#### Text passage
# Transmission - auto



## iconnx (Dec 29, 2004)

Hi guys! New to this board and just got myself a 2000 540iA Sport. I am having an issue with the tranny but its only happened twice under definite specifics. For instance, if I set cruise around 80 kmh and then brake, the AGR kicks it down a gear (going downhill at the same time) and when I set the cruise back at 80 it seems to hold in that gear. I can then speed up to 100 or 110 and it still holds 4th until I physically shift it up in Tip mode and then its fine. Any ideas? Also, when you guys are dong a 100kmh (62 mph), what are the revs reading at? The reason I ask is I want to make sure that my TC isnt slipping. Besdies that the tranny beahves beautifully with AGR shifting when it should, the acceleration buffer works wonderfully and it accelerates like a cut cat.!  I would definitely appreciate any opinions... Thanks so much.

cheers
Ram


----------



## Ågent99 (Jan 7, 2002)

I think that whenever the cruise is set, there will be no shifting of gears. Everything stays constant except for RPMs as the engine adjusts the accelrator to maintain the set speed. I believe this is normal...makes sense to me anyway.

As far as the breaking and tranny shift goes, I don't know if that is normal or not. If you break while in cruise mode, the cruise mode should turn off for sure. In my car, the same happens if I push either the brake or clutch.

Now why your tranny decides to downshift, I don't know. Sorry to be of little help...hopefully some others with chime in.


----------



## iconnx (Dec 29, 2004)

Cruise will still shift gears depending on the load or shift of speed. AGR will still work even though you are in cruise the brakes to slow the car down... Naturally, if you apply it, it comes off cruise mode, but the phenomenon I am describing happens when I resume cruise mode after the downshift of gears by the tranny. Anyway, I will be getting it looked at by BMW Aust. See if they can coem up with any answers....


----------



## markseven (Apr 30, 2004)

iconnx said:


> Hi guys! New to this board and just got myself a 2000 540iA Sport. I am having an issue with the tranny but its only happened twice under definite specifics. For instance, if I set cruise around 80 kmh and then brake, the AGR kicks it down a gear (going downhill at the same time) and when I set the cruise back at 80 it seems to hold in that gear. I can then speed up to 100 or 110 and it still holds 4th until I physically shift it up in Tip mode and then its fine. Any ideas? Also, when you guys are dong a 100kmh (62 mph), what are the revs reading at? The reason I ask is I want to make sure that my TC isnt slipping. Besdies that the tranny beahves beautifully with AGR shifting when it should, the acceleration buffer works wonderfully and it accelerates like a cut cat.!  I would definitely appreciate any opinions... Thanks so much.
> 
> cheers
> Ram


I'll be taking the 5 out this morning, I'll test the CC. Mine is the same year and configuration as yours, so I may be able to shed some light on the situation.


----------



## markseven (Apr 30, 2004)

markseven said:


> I'll be taking the 5 out this morning, I'll test the CC. Mine is the same year and configuration as yours, so I may be able to shed some light on the situation.


Argh! Forgot all about the CC! Sorry.

-Mark


----------
########
#### Data shown
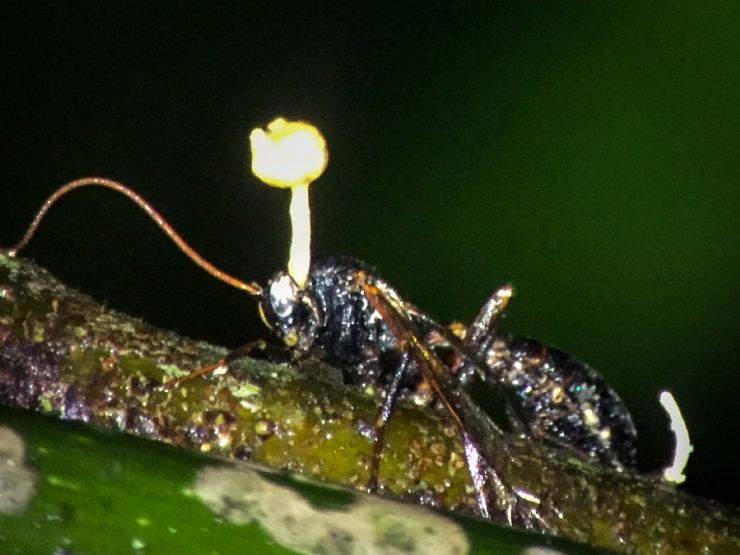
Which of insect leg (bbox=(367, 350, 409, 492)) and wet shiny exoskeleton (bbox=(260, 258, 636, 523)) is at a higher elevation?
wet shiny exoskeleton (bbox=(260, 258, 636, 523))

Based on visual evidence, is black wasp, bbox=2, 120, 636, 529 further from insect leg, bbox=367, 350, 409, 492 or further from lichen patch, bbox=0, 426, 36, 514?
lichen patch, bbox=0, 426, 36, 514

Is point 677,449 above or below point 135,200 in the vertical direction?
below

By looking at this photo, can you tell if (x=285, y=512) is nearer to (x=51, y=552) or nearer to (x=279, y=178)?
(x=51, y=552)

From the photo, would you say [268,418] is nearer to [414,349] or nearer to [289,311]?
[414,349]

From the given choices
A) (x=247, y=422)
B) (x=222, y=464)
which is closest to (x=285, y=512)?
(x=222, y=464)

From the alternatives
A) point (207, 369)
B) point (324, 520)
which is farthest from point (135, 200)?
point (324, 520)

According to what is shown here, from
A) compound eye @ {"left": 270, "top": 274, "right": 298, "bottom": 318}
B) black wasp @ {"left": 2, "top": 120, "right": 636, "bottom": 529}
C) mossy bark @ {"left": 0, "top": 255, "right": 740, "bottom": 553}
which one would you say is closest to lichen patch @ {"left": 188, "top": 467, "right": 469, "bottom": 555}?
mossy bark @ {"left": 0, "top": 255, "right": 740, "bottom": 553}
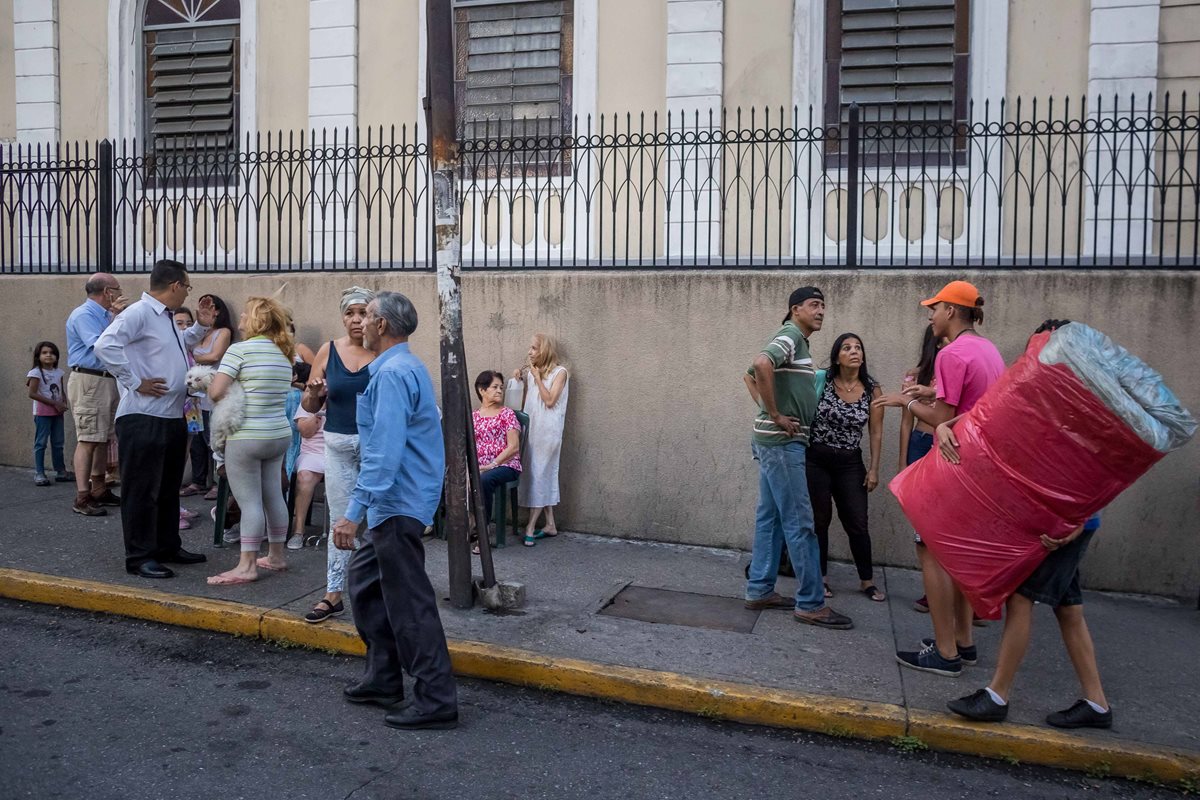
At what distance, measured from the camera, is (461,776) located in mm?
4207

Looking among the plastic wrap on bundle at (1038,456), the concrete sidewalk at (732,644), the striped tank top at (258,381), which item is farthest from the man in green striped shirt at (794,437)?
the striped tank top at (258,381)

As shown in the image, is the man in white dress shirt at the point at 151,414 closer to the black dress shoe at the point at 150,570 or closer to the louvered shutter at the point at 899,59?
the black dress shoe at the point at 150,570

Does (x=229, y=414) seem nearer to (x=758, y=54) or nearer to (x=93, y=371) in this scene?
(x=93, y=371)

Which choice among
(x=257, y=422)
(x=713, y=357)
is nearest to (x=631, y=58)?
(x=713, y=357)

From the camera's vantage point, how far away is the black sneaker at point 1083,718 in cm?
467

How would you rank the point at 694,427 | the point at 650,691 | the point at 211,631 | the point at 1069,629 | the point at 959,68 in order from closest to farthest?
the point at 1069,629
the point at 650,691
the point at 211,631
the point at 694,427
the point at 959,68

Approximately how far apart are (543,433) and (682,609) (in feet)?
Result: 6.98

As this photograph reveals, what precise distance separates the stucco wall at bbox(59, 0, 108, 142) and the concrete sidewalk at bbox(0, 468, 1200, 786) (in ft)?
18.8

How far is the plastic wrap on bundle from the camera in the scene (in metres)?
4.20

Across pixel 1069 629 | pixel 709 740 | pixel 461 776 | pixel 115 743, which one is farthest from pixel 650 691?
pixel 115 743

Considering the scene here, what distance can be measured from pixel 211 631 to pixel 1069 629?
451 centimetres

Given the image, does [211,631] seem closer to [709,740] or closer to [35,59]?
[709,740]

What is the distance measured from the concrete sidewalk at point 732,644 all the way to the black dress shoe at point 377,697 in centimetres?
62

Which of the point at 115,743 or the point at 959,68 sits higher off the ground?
########
Exercise tasks:
1. Update the transmission thread from "As far as the" to "brake or clutch.", putting "accelerator" in place of "clutch".
2. In the transmission thread, why does iconnx ask what the revs read at 100 km/h?
The lines above can be left aside.

Task-by-task outputs:
1.
As far as the breaking and tranny shift goes, I don't know if that is normal or not. If you break while in cruise mode, the cruise mode should turn off for sure. In my car, the same happens if I push either the brake or accelerator.

2. iconnx asks because they want to make sure that their TC isn't slipping.